His 26-year-old son, who lived with Walsh and his wife, has been charged with murder. A knife, believed to have been used in the attack, was retrieved from the scene.
Walsh's wife also sustained non-life-threatening injuries and is being treated at the Flinders Medical Centre in the city.
"Police were able to establish that, around two o'clock, the son of the family had attended, there had been an argument... as a result of that Mr. Walsh and his wife received the wounds," Superintendent Des Bray, Officer in Charge, Major Crime Detectives, told reporters.
Walsh's son was arrested on a street around 2.5 km (1.5 miles) a short time later and is being detained, also at Flinders, for a psychiatric assessment.
"It's not even that he is a high-profile person, it's just absolutely terrible when families are torn apart in such tragic circumstances. For any family, regardless of who it is, it is one of the worst things that you could imagine would happen to you," Bray added.
"The only difference with this (case) is that he has a high profile. The pain and suffering is no different."
Obsession leads to "disconnect"
In an interview
with Australian newspaper the Herald Sun in April, Walsh said that his obsession with the sport had caused a "disconnect" with his son.
"I just immersed myself, got consumed and was selfish with as much time I committed to footy," he is quoted as saying. "I lost that connection and I'm trying to reconnect with my son, which I have done."

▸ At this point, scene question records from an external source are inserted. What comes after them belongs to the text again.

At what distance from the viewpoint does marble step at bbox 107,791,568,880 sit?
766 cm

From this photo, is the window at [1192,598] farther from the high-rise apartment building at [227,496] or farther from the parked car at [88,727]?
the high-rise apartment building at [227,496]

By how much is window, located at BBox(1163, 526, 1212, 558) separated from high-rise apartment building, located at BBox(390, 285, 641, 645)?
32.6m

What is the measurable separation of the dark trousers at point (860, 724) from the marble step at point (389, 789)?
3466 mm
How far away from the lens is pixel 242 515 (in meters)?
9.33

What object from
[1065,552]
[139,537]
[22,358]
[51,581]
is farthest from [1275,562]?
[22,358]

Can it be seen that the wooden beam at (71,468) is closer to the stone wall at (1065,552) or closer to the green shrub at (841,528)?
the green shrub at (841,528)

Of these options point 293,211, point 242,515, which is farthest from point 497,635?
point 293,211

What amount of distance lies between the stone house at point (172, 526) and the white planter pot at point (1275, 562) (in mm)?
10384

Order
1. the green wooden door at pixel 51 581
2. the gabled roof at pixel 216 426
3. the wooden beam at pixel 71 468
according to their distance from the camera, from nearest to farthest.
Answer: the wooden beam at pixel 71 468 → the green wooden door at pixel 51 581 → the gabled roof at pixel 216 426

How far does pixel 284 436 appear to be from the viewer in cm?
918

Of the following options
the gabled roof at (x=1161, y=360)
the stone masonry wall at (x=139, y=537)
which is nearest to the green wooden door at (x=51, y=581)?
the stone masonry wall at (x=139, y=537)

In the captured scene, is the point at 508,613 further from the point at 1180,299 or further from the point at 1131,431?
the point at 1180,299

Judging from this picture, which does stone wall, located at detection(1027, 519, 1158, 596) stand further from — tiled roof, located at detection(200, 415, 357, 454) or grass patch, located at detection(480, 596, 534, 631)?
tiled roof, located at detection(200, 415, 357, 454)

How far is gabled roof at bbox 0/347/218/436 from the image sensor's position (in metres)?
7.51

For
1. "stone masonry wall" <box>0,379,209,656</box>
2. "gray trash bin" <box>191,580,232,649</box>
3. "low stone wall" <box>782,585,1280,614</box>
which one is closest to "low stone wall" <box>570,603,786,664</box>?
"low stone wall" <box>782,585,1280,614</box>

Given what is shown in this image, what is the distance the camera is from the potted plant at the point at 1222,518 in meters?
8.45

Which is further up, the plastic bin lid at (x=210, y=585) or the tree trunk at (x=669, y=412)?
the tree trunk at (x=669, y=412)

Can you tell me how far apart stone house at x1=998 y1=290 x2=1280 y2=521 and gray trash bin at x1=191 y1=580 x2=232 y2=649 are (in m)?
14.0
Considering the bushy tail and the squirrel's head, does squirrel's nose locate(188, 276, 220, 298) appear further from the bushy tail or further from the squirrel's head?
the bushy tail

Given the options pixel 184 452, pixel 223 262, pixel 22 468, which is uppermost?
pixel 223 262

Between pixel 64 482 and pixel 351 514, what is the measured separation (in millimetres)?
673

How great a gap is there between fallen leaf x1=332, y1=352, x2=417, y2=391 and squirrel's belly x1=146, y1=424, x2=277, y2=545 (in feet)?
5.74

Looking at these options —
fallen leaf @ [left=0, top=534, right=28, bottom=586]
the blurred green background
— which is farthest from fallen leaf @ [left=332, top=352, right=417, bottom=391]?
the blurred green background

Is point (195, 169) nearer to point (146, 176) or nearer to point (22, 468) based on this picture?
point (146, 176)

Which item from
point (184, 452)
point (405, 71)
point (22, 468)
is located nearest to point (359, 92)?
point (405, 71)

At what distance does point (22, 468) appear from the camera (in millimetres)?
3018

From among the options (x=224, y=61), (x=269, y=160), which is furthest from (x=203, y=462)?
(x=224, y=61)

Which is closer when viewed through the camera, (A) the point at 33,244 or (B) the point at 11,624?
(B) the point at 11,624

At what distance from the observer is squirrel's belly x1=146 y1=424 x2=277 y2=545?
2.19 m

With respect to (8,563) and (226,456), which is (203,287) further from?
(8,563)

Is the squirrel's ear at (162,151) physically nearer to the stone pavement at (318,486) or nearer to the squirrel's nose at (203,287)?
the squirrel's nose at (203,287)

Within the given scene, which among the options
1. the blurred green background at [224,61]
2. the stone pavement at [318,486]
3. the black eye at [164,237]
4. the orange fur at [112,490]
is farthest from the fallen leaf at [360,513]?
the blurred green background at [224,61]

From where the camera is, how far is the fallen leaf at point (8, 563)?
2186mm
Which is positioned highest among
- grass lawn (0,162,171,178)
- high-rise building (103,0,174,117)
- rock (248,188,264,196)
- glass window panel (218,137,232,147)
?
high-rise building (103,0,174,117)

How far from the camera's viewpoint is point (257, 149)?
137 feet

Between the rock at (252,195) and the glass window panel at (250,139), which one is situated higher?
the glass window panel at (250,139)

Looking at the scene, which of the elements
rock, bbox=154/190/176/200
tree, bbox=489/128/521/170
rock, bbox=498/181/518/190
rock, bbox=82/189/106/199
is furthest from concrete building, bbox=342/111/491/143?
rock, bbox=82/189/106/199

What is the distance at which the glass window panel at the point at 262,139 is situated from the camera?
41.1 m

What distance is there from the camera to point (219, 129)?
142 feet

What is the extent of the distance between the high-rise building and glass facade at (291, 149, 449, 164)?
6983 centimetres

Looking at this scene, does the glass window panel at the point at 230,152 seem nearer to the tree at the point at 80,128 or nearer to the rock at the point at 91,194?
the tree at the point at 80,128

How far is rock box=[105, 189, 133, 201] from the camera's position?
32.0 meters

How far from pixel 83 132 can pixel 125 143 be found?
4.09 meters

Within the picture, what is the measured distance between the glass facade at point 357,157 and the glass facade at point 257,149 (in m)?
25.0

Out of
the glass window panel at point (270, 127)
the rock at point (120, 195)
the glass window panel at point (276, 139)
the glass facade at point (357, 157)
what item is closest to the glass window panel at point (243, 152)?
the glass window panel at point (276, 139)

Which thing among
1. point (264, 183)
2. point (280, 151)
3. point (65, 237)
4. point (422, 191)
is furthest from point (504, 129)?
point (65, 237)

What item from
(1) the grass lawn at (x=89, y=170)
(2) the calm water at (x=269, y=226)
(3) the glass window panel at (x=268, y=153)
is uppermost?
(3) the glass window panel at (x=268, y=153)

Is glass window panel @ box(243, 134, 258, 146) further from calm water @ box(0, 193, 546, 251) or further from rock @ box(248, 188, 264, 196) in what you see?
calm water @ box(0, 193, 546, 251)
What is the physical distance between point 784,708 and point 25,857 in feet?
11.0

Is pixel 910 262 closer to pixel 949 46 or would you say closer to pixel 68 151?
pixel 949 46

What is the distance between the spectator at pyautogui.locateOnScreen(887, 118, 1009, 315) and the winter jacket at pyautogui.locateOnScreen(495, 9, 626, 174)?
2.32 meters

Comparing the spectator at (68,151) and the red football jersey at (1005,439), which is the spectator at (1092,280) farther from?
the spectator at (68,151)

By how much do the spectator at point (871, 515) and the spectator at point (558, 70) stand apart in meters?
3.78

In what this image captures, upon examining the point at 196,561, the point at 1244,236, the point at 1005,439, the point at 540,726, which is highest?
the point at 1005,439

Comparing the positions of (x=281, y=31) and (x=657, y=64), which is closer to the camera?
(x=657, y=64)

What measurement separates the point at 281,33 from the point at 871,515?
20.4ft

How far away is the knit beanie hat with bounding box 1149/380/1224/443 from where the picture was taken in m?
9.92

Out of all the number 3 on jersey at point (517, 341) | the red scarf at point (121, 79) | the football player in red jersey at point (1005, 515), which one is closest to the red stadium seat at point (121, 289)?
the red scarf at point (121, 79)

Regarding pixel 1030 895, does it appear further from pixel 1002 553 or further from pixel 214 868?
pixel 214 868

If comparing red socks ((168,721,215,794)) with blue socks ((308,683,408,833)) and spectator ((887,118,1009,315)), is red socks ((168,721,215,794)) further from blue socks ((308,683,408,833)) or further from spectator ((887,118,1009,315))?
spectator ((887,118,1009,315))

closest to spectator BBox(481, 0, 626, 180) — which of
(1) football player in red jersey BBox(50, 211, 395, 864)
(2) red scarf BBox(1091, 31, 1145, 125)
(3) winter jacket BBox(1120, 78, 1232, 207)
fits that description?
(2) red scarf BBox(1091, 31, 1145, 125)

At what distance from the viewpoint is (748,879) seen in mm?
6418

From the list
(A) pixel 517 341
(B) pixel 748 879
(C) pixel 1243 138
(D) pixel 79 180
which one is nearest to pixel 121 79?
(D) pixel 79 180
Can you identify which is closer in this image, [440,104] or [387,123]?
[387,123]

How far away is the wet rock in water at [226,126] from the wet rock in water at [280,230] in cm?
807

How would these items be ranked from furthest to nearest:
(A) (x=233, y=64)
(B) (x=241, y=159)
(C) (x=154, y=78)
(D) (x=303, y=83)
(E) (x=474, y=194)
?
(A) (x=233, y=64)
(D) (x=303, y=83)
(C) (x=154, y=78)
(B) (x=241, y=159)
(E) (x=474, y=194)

He said in the interview that his job made relationships with those close to him difficult.
"I used to shut down all relationships because it was too hard to be in the moment with people, hard to be in their moment," he said.
The Adelaide Football Club posted a short statement
saying the organization is "devastated" at Walsh's passing.
"We ask if you could please respect the privacy of his family, as well as our players, coaches and staff, at this extremely difficult time," it added.
Australian Football League chief executive Gillon McLachlan was among those to pay tribute to the coach, who had previously worked at Geelong, West Coast and Port Adelaide in coaching capacities, as well as playing stints at Collingwood, Richmond and the Brisbane Bears in a 32-year career in Australian Rules football.
He had yet to complete his first year as head coach at the Crows.
"Phil Walsh was a man of boundless energy and enthusiasm, and his death is a tragic loss," McLachlan said.
"At this time, the AFL is working closely with the Adelaide Football Club on the support required to the staff and players of the Crows."
The club's scheduled clash against the Geelong Cats on Sunday has been abandoned in light of the tragedy, with the two teams receiving two points each, the same as for a draw.
"This is a decision of the competition as a remark of respect to Phil Walsh," McLachlan said at an AFL press conference Friday afternoon.
"It is our decision, because while playing footy can be part of the grieving process, we are strongly of the few that it is not fair to ask the young men of the Adelaide Crows or the Geelong Cats to play in these circumstances.
"This decision has the support of the clubs and the players' association."
The other AFL games for the round will go ahead.